(I deleted the rest of this account about the trip and am leaving up the fog storm for obvious reasons. The rest of the trip just not that interesting) Being here for sunrise after being up most of the night messing with night shots was tough. But what a sunrise it was. Nothing compared to the "fog storm" that was about to happen.
Rainbow of early morning colors.
I noticed some really thick fog to the nw, apparently moving southeast. I thought cool, that will help thicken up my fog a little. This is looking nw, the relatively brighter sky is blowing out. It's still not bright out, as the sun just rose, and is back behind clouds.
As if the landscape and foggy scene weren't cool already, I spotted these Bighorn Sheep walking along the cliffs! I'm between Pinnacles Overlook and the switchback curve of death, parked on the skinny shoulder here. I ran over to the edge and down a bit to get the Bighorns with the fog. The camera is mounted with the 100-400L on. I made sure to look for rattlesnakes first! They have signs all over warning of them. And here I am doing it in sandals.
It blows my mind where these things walk. The shutter was a couple seconds long to get the scene, so if they were walking, they'd blur. Finally I'd make a clicking noise before each shot, as that would get them to stop and look long enough to not blur.
For a second imagine having hooves. I have hands and feet and no way in hell would you catch me in the places they frequent. I can't imagine that with hooves.
Boy, and I thought the low lying fog from Murray Hill in western Iowa ruled. This was several times cooler.
For a second imagine a long day of driving followed by climbing all over rocks into the early morning hours, then 2 hours of sleep, a cool foggy sunrise....and now this is starting to happen. I watched this thing climb up and up, wondering what the hell! After a bit you can't help but wonder if you are really awake.
Back to the Bighorns. Look what they are walking on! Is this "going out to dinner" for them or something? Is the floor of the place "what is in the fridge"? "Hey honey, we're going out for sizzler today". The grass up on top must be the good stuff. I can't convince myself more agile prey can't get them up there. I know they sure as hell weren't sensing what was about to hit the area! If they are anywhere I would not want to be in the next 10 minutes or so, that is it! Skinny skinny ledge, deathly high above the floor, is not where to be in zero visibity and high winds. I hope they didn't get spooked and stayed put till it was over.

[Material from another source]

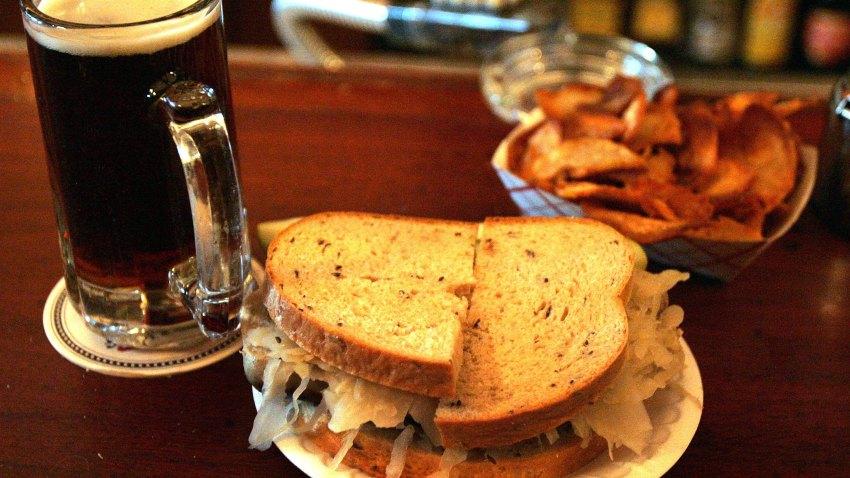 010409 Sandwich Beer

Bighorns must have bad eyes. For any Bighorns that might be reading this. If you see the above, don't climb up to skinny ledges.
About now I'm saying "dude" and "holy cow" way too frequently. The front sides looked like they were carved by the cliffs as they went up. I'm sure they get their share of foggy scenes here(though it's pretty dry out there most of the time). I am doubting conditions come together to do this very often. It was very moist, it got cool overnight, there was some severe storm moving se, dragging some apparently intense outflow with it. Also on the radar loop I noticed something. There appears to be a band going se-nw that was pushed northward out from the storms. So imagine that pushing north. The area along I90 is flat, it then slopes down into this terrain. So south winds would be uploping here. Now also consider there was a good nw wind coming south behind this small, but fast moving complex. That cooler nw wind was blowing all the fog south, I could watch it happening. I think the two differing flows were converging right here at that time. It would make a lot of sense in how that is forming like that.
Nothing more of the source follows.